One of the main concerns of lactic acid build up is that the initial symptoms can be mild and vary. This may cause pet owners to delay in taking their cat in for treatment. By the time an owner has brought their cat in for an exam, the symptoms may have progressed to organ shutdown or failure. In this case, your cat will need to be stabilized with fluids, medications, and general veterinary support before treatment of the underlying condition can begin.

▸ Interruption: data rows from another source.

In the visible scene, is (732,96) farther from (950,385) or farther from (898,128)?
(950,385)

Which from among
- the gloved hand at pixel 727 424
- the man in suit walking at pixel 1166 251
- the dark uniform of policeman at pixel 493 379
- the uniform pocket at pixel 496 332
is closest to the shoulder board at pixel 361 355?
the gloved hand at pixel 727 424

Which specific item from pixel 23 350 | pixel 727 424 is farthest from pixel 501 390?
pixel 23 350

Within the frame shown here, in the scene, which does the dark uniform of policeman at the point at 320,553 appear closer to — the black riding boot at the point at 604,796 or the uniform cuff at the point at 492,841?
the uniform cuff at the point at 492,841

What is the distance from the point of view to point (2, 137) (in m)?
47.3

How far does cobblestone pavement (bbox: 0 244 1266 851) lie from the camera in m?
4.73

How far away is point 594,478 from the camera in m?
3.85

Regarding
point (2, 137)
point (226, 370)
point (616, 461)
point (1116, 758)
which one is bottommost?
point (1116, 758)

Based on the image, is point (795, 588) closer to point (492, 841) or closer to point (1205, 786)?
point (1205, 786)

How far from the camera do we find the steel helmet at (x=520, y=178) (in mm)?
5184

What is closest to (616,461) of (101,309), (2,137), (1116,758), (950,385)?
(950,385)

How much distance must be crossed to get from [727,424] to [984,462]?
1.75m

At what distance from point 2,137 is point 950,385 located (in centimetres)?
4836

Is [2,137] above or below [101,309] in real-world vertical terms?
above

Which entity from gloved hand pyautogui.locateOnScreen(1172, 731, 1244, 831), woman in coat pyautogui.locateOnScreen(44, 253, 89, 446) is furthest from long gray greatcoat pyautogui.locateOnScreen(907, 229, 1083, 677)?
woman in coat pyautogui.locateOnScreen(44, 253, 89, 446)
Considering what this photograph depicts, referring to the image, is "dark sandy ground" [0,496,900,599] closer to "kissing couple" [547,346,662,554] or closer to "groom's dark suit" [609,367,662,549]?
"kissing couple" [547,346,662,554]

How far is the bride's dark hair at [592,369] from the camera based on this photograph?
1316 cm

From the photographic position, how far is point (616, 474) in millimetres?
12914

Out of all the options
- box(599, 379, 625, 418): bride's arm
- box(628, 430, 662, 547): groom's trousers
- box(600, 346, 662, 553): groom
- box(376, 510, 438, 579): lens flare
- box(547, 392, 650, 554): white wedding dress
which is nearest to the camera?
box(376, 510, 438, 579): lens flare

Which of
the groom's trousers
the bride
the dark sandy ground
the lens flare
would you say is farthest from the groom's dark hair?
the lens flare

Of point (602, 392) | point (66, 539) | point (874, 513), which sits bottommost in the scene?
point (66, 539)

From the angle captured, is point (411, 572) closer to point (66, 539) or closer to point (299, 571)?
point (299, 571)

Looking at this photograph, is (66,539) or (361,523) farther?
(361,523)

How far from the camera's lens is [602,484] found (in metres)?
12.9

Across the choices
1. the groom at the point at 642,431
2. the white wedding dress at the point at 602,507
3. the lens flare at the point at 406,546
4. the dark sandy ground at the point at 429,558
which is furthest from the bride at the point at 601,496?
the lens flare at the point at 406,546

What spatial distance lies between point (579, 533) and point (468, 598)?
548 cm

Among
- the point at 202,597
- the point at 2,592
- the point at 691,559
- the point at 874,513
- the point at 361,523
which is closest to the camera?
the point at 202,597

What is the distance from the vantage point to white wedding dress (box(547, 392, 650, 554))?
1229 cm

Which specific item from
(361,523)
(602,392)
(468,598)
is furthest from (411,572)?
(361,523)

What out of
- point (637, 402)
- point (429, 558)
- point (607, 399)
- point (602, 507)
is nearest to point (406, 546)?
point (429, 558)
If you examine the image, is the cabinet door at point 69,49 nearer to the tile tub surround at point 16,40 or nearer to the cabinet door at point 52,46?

Recovery of Lactic Acid Build-Up in Cats
The prognosis for recovery from lactic acid build-up in your cat will vary on the cause of the condition. In the case of dehydration or anemia, once the fluids or iron are administered, your cat will immediately begin to improve. Your cat should be monitored regularly to ensure that the condition is not chronic. With property continuation of medication in these two underlying causes, your cat can lead a long and healthy life.
For many of the other potential underlying causes of lactic acid build up in cats, the outlook is guarded to fair. Leukemia and liver or other organ failure are all serious conditions that may result in death or serious long term injury if not treated immediately. In the case of infection, all prescribed antibiotic medications must be given as a complete course, regardless of whether your cat begins to improve or is still showing symptoms.
Overall, given the variety of underlying causes and the serious nature if the condition goes on too long, if you suspect lactic acid build up in your cat it will be important to get to your veterinarian as quickly as possible to give your pet an excellence chance at recovery.